*** Provided records ***

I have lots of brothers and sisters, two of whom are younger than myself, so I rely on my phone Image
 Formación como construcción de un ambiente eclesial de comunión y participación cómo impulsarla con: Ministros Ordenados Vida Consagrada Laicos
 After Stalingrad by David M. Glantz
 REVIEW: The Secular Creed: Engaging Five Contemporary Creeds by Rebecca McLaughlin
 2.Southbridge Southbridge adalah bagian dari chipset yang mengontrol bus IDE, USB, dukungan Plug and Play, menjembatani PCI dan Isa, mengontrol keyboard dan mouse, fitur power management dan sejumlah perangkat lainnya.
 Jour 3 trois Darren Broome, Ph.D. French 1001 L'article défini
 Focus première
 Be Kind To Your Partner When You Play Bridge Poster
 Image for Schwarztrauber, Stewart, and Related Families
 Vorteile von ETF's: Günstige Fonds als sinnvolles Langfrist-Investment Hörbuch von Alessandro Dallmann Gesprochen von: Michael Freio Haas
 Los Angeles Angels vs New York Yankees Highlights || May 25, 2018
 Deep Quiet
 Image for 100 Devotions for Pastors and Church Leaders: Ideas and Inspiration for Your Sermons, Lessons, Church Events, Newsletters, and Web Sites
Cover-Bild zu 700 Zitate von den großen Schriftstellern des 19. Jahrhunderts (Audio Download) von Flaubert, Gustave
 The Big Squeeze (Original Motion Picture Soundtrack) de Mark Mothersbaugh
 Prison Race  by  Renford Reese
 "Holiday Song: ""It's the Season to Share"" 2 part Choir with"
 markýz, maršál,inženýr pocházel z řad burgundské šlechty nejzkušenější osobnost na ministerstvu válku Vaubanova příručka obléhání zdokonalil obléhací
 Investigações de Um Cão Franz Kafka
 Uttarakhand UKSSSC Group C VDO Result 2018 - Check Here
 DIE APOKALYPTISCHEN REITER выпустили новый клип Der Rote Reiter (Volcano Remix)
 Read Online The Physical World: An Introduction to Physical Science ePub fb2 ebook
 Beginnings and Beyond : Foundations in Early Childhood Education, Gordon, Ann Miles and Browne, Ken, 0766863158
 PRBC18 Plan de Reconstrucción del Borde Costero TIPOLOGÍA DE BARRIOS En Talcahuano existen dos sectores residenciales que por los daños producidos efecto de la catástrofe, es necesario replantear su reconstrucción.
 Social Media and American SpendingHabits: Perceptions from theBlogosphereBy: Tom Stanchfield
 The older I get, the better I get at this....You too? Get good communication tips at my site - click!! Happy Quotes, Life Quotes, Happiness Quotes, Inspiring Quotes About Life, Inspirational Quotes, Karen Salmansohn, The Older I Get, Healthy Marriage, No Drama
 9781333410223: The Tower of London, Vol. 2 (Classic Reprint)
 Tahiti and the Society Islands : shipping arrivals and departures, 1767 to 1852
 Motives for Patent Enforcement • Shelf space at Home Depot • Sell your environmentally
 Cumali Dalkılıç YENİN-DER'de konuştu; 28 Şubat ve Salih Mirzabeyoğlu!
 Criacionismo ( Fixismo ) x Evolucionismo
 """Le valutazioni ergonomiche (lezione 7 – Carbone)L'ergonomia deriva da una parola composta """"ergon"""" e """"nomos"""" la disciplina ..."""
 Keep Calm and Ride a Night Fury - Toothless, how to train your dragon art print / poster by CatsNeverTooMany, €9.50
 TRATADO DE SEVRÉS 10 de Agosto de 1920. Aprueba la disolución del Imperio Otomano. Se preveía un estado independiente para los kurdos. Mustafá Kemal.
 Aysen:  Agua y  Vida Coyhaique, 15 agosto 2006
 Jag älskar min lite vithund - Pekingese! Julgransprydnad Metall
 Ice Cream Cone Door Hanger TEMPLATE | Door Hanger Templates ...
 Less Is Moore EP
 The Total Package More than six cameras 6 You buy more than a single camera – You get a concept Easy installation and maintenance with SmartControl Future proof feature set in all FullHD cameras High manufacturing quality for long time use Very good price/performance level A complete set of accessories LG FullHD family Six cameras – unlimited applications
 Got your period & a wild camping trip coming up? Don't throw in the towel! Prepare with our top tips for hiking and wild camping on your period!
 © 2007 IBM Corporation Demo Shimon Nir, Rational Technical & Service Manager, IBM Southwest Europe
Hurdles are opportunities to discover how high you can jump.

*** End of Provided records ***

Each line of the data is to be retyped exactly as shown.

Reply to the exercise
I have lots of brothers and sisters, two of whom are younger than myself, so I rely on my phone Image
 Formación como construcción de un ambiente eclesial de comunión y participación cómo impulsarla con: Ministros Ordenados Vida Consagrada Laicos
 After Stalingrad by David M. Glantz
 REVIEW: The Secular Creed: Engaging Five Contemporary Creeds by Rebecca McLaughlin
 2.Southbridge Southbridge adalah bagian dari chipset yang mengontrol bus IDE, USB, dukungan Plug and Play, menjembatani PCI dan Isa, mengontrol keyboard dan mouse, fitur power management dan sejumlah perangkat lainnya.
 Jour 3 trois Darren Broome, Ph.D. French 1001 L'article défini
 Focus première
 Be Kind To Your Partner When You Play Bridge Poster
 Image for Schwarztrauber, Stewart, and Related Families
 Vorteile von ETF's: Günstige Fonds als sinnvolles Langfrist-Investment Hörbuch von Alessandro Dallmann Gesprochen von: Michael Freio Haas
 Los Angeles Angels vs New York Yankees Highlights || May 25, 2018
 Deep Quiet
 Image for 100 Devotions for Pastors and Church Leaders: Ideas and Inspiration for Your Sermons, Lessons, Church Events, Newsletters, and Web Sites
Cover-Bild zu 700 Zitate von den großen Schriftstellern des 19. Jahrhunderts (Audio Download) von Flaubert, Gustave
 The Big Squeeze (Original Motion Picture Soundtrack) de Mark Mothersbaugh
 Prison Race  by  Renford Reese
 "Holiday Song: ""It's the Season to Share"" 2 part Choir with"
 markýz, maršál,inženýr pocházel z řad burgundské šlechty nejzkušenější osobnost na ministerstvu válku Vaubanova příručka obléhání zdokonalil obléhací
 Investigações de Um Cão Franz Kafka
 Uttarakhand UKSSSC Group C VDO Result 2018 - Check Here
 DIE APOKALYPTISCHEN REITER выпустили новый клип Der Rote Reiter (Volcano Remix)
 Read Online The Physical World: An Introduction to Physical Science ePub fb2 ebook
 Beginnings and Beyond : Foundations in Early Childhood Education, Gordon, Ann Miles and Browne, Ken, 0766863158
 PRBC18 Plan de Reconstrucción del Borde Costero TIPOLOGÍA DE BARRIOS En Talcahuano existen dos sectores residenciales que por los daños producidos efecto de la catástrofe, es necesario replantear su reconstrucción.
 Social Media and American SpendingHabits: Perceptions from theBlogosphereBy: Tom Stanchfield
 The older I get, the better I get at this....You too? Get good communication tips at my site - click!! Happy Quotes, Life Quotes, Happiness Quotes, Inspiring Quotes About Life, Inspirational Quotes, Karen Salmansohn, The Older I Get, Healthy Marriage, No Drama
 9781333410223: The Tower of London, Vol. 2 (Classic Reprint)
 Tahiti and the Society Islands : shipping arrivals and departures, 1767 to 1852
 Motives for Patent Enforcement • Shelf space at Home Depot • Sell your environmentally
 Cumali Dalkılıç YENİN-DER'de konuştu; 28 Şubat ve Salih Mirzabeyoğlu!
 Criacionismo ( Fixismo ) x Evolucionismo
 """Le valutazioni ergonomiche (lezione 7 – Carbone)L'ergonomia deriva da una parola composta """"ergon"""" e """"nomos"""" la disciplina ..."""
 Keep Calm and Ride a Night Fury - Toothless, how to train your dragon art print / poster by CatsNeverTooMany, €9.50
 TRATADO DE SEVRÉS 10 de Agosto de 1920. Aprueba la disolución del Imperio Otomano. Se preveía un estado independiente para los kurdos. Mustafá Kemal.
 Aysen:  Agua y  Vida Coyhaique, 15 agosto 2006
 Jag älskar min lite vithund - Pekingese! Julgransprydnad Metall
 Ice Cream Cone Door Hanger TEMPLATE | Door Hanger Templates ...
 Less Is Moore EP
 The Total Package More than six cameras 6 You buy more than a single camera – You get a concept Easy installation and maintenance with SmartControl Future proof feature set in all FullHD cameras High manufacturing quality for long time use Very good price/performance level A complete set of accessories LG FullHD family Six cameras – unlimited applications
 Got your period & a wild camping trip coming up? Don't throw in the towel! Prepare with our top tips for hiking and wild camping on your period!
 © 2007 IBM Corporation Demo Shimon Nir, Rational Technical & Service Manager, IBM Southwest Europe
Hurdles are opportunities to discover how high you can jump.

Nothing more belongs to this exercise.